Где-то в районе Греческой мелькнула вывеска «Ресторан «Мармелад». Мясо и рыба на камнях». Сворачиваем на Преображенскую.
Таксист берет быка за рога:
— На последних выборах голосовали?
— Конечно.
— Я за Юльку голосовал. А вы за кого?
— Я за Трампа. — Эпатирую собеседника.
— Тю! Так вы шо — американец? Никогда бы не подумал. Так шикарно по-русски говорите.
— В школе хорошо учился.
— Еще бы — в классе, наверное, одни негры были? Я читал, что в Америке негров больше, чем наших.
— Правильно пишут — их там действительно больше, чем ваших.
— А вы как думаете, война будет?
Поговорили о войне.
А вот и Староконка. Сразу от главных ворот начинаются бесконечные ряды чистеньких павильонов с сантехникой, трубами и прочими скобяными изделиями. От первого же павильона отделилась фигура в синем комбинезоне.
— Заходите, не пожалеете. Меня зовут Шурик.
— А меня — Леня.
— Ой, вы — приезжий.
— Почему вы так думаете?
— Так в Одессе меня все знают. Спросите любого.
— Чем же вы так прославились?
— Так мой магазин в городе единственный, где не обманывают. Вы уже сегодня кушали? Хотите чаю с баранками? Вы должны попробовать мой чай. Высшего качества. Называется «Иммунитет».
— Спасибо.
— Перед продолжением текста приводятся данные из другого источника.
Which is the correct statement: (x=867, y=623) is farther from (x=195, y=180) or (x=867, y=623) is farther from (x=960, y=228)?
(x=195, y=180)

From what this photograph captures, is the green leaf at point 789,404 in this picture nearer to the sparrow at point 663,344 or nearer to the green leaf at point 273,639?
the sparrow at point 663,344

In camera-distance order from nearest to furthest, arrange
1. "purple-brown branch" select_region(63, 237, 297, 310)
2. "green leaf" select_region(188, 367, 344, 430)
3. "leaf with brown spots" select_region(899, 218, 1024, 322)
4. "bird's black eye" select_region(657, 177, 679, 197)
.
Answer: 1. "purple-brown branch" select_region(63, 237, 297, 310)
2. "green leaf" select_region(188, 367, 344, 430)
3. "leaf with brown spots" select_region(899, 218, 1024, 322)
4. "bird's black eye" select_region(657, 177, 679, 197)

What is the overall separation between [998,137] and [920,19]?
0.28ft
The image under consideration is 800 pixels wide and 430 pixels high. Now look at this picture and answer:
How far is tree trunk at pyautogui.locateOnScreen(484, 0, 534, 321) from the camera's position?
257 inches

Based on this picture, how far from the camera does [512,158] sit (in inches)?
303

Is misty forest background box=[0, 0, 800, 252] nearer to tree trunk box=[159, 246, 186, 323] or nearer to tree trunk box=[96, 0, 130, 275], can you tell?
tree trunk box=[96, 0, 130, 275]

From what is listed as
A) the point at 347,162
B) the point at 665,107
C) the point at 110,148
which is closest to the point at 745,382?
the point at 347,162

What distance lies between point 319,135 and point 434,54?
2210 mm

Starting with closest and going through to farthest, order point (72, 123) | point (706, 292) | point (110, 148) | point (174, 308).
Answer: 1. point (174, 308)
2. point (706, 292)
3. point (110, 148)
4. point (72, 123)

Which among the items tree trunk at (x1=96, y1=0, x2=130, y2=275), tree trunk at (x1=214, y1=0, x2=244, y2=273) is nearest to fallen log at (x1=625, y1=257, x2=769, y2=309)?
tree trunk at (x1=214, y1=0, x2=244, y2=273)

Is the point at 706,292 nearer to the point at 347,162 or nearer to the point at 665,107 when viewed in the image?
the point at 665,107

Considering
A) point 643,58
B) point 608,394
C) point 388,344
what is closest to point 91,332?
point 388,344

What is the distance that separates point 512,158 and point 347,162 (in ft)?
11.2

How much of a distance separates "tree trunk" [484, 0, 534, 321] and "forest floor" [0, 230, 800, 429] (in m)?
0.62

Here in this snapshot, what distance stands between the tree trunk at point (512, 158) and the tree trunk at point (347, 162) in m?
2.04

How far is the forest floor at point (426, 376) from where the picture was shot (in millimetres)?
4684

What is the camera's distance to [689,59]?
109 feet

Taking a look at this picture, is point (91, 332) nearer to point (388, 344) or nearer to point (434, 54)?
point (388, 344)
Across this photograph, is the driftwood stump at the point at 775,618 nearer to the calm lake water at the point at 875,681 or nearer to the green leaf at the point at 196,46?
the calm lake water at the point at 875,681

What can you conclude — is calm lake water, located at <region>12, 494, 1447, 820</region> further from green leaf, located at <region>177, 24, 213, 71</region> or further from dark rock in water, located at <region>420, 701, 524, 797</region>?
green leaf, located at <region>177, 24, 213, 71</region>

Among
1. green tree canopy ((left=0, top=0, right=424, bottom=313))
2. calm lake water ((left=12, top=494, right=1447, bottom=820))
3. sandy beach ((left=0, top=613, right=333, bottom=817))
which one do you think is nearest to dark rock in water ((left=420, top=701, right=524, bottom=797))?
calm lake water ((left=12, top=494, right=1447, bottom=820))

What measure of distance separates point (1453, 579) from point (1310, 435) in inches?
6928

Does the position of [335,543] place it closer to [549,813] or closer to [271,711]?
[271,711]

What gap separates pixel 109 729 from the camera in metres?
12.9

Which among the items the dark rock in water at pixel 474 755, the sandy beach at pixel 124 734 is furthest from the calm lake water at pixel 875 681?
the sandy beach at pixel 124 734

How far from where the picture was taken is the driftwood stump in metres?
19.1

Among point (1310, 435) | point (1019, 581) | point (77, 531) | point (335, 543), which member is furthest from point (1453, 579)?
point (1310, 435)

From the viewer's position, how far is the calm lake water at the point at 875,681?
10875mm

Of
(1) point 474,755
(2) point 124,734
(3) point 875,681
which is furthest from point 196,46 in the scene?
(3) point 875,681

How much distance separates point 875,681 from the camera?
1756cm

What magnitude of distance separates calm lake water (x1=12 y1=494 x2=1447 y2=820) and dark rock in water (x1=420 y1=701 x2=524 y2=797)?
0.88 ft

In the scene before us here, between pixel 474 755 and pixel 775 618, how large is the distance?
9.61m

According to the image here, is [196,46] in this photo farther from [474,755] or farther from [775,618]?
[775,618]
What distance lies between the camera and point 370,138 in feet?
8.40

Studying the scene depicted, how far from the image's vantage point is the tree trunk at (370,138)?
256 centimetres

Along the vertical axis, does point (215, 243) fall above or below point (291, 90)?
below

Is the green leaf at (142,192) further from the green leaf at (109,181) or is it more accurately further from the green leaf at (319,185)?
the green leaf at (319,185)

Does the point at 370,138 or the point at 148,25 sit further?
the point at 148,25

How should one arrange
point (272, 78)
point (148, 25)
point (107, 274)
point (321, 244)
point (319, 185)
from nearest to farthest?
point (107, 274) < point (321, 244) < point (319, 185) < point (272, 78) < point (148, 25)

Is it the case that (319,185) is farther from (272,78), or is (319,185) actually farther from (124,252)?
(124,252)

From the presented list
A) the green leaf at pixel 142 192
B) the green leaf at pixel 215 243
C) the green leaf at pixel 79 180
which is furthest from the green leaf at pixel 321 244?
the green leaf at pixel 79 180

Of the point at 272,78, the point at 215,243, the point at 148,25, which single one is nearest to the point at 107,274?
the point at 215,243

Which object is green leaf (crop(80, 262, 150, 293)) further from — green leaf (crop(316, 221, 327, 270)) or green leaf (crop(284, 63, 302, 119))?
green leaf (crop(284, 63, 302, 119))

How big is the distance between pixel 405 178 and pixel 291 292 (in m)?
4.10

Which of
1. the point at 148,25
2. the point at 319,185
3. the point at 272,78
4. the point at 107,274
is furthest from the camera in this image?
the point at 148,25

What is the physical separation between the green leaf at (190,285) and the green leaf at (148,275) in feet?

Вы очень добры. Ведь я еще не стал вашим покупателем, а вы…
— Что за глупости! Присаживайтесь. Вот здесь, в первый ряд. Дайте телефон, я вас сфоткаю на память.
«Первый ряд» представлял собой стройную шеренгу итальянских унитазов и биде.
— Мне сказали, Шурик, что здесь можно купить старые пластинки.
— О чем вы говорите? Здесь можно купить даже старую атомную бомбу. Вам какую — двухфазную или однофазную? Тут неподалеку есть лавка моего кореша, называется «Три толстяка»…
— В честь вашего знаменитого земляка Олеши?
— Не знаю я ни за какую Олешу. В честь Нагасаки.
— Но в Нагасаки приземлился только один «Толстяк». Откуда остальные?
— Ну, так еще ж не вечер.
Старые пластинки пришлось искать совсем в другом направлении. Под блошиный рынок (на «толкучку» он не тянул — торговцев было больше, чем покупателей) были отведены примыкающие к Староконному базару со всех сторон улицы. Да и с пластинками не густо. Зато на одном столике мое внимание привлек запорошенный вековой пылью черный коленкоровый лоток с оловянными колечками и браслетиками. В правом углу лотка красовался листок с предупреждением: «Руками не смотреть».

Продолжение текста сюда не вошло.